Following up her much-lauded and Mercury Prize nominated debut, the UK's current premier art-rock export releases One Breath
, another collection of tense and intricate songs centered around Calvi's own remarkable guitar work. Sounding something like a cross between Julia Holter's recent output (albeit less jazzy), the Dirty Three, and more rock-oriented 20th century polyrhythmic minimalists like Branca & Chatham, Calvi churns out a record that is distinctly "pop-rock" in its directionality (there's little reason why this shouldn't appeal to adventurous fans of Arcade Fire or St.

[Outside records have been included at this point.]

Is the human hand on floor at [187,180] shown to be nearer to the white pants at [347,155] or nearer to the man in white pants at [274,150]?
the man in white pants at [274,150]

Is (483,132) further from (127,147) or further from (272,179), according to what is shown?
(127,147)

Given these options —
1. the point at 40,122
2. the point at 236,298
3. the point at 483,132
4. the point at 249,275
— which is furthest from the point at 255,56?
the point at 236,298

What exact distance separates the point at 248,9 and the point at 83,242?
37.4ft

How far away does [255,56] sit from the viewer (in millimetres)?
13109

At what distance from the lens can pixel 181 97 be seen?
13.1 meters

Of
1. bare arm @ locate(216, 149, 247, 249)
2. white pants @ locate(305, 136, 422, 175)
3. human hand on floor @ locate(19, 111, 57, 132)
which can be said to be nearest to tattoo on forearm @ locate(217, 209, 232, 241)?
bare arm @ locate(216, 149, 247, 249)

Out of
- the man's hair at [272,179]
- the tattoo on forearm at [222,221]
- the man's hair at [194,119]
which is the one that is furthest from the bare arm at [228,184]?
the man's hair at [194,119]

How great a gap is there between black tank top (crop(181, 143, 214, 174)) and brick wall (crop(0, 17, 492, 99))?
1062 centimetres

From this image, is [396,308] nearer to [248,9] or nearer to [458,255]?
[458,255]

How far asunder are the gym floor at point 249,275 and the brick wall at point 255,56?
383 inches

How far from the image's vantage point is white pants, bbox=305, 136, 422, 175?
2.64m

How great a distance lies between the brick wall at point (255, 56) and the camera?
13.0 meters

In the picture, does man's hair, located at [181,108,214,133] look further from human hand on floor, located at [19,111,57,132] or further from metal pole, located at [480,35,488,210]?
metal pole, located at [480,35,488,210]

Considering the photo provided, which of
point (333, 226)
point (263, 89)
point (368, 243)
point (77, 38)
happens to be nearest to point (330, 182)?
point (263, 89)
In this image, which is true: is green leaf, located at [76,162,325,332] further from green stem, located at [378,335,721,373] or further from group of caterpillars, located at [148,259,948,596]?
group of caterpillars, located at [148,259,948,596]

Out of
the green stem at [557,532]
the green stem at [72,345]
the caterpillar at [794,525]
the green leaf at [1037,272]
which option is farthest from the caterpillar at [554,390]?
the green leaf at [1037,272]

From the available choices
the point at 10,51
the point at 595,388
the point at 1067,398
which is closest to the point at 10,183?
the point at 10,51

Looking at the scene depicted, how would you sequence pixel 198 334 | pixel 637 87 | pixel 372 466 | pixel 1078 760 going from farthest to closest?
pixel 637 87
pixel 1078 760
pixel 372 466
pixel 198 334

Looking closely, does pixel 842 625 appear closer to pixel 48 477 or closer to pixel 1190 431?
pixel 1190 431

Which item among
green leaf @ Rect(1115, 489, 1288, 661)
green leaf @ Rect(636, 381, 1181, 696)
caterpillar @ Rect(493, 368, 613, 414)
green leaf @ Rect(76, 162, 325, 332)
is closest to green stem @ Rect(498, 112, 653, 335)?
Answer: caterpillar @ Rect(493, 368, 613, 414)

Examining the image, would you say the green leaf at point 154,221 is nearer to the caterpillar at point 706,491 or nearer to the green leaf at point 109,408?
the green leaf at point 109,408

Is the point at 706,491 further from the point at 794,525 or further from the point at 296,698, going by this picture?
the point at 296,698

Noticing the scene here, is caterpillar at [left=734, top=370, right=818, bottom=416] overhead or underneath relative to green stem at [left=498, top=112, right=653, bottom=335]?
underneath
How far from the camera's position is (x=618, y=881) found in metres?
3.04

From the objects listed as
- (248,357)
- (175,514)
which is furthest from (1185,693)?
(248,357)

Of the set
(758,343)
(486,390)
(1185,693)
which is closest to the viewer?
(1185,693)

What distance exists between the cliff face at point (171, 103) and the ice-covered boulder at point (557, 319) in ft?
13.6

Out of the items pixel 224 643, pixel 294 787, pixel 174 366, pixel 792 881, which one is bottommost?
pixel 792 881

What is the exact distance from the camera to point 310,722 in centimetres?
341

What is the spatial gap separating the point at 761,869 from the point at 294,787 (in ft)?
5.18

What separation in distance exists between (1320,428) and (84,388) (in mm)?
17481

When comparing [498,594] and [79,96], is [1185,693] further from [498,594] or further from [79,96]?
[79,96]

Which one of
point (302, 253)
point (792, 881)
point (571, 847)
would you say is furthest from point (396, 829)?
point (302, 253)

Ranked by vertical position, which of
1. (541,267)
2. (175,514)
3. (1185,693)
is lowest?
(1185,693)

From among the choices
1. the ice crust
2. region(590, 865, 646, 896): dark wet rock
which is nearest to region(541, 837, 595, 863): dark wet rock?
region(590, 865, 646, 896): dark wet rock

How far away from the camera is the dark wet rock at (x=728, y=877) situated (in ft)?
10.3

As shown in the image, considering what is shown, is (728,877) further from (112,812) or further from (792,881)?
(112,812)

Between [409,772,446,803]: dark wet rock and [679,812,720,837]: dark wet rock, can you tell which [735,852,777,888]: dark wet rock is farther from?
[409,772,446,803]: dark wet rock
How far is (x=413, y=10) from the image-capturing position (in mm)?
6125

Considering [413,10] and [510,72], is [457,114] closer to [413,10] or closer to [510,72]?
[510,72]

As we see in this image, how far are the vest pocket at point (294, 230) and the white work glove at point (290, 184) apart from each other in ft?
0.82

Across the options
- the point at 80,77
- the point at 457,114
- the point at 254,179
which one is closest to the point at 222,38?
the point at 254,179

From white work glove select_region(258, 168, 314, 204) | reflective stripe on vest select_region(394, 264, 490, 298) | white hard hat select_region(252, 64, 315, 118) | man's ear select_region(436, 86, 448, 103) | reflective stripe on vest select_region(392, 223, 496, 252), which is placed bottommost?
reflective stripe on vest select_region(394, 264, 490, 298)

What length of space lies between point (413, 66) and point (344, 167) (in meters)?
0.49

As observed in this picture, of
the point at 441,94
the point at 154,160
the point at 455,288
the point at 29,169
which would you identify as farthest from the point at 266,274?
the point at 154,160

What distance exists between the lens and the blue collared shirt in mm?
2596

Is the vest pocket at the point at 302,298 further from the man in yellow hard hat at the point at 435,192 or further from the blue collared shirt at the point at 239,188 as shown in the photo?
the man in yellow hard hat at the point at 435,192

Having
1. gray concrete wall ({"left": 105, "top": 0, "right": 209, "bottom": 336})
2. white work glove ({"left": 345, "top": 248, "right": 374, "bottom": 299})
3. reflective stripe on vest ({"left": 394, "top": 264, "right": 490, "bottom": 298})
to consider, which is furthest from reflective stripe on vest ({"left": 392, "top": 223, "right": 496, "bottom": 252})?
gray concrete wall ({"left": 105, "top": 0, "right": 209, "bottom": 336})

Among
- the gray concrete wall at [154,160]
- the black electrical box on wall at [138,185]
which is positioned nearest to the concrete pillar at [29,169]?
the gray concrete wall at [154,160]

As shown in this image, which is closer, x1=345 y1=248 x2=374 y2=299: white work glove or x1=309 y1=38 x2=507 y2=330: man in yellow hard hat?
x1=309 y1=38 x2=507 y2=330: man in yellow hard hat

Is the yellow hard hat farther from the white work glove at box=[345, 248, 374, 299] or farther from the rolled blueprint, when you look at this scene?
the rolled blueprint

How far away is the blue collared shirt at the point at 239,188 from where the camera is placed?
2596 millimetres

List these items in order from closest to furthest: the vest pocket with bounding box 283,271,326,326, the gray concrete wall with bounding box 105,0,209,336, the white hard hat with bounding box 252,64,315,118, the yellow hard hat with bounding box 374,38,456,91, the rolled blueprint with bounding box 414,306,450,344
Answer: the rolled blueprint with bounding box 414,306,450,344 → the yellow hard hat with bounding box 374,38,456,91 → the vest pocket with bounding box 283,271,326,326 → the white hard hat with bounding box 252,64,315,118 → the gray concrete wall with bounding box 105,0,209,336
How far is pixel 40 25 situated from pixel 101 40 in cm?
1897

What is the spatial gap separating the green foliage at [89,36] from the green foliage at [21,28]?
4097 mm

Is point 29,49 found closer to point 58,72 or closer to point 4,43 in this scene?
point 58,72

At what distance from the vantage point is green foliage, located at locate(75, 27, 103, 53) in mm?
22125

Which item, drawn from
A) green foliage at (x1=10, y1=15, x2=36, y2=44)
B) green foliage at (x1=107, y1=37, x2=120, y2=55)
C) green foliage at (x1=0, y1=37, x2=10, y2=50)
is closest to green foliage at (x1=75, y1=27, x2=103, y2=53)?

Vincent) while being almost utterly boundless in its scope and ambition. Like Holter, Calvi is an instrumental and compositional prodigy, adapting methodologies of classical music and chamber-jazz to produce New Rock that still sounds like New Rock, distinguished by its compositional ambition and instrumental virtuosity. That is to say, compostional ambition, here, does not mean a power ballad with a few key changes, and instrumental virtuosity does not mean finger-tapping or sweep-picking. Not to say that these methods are in any way less dignified, they're simply not what Calvi's doing. What Calvi IS doing is beginning to carve out a niche for her experiments to come. Despite just how good it is, I do not believe that One Breath
will be Calvi's best or even second best record. The ambition latent in all of her music is astounding and watching it unfold is the kind of narrative music fans dream of, deserve, and so rarely get.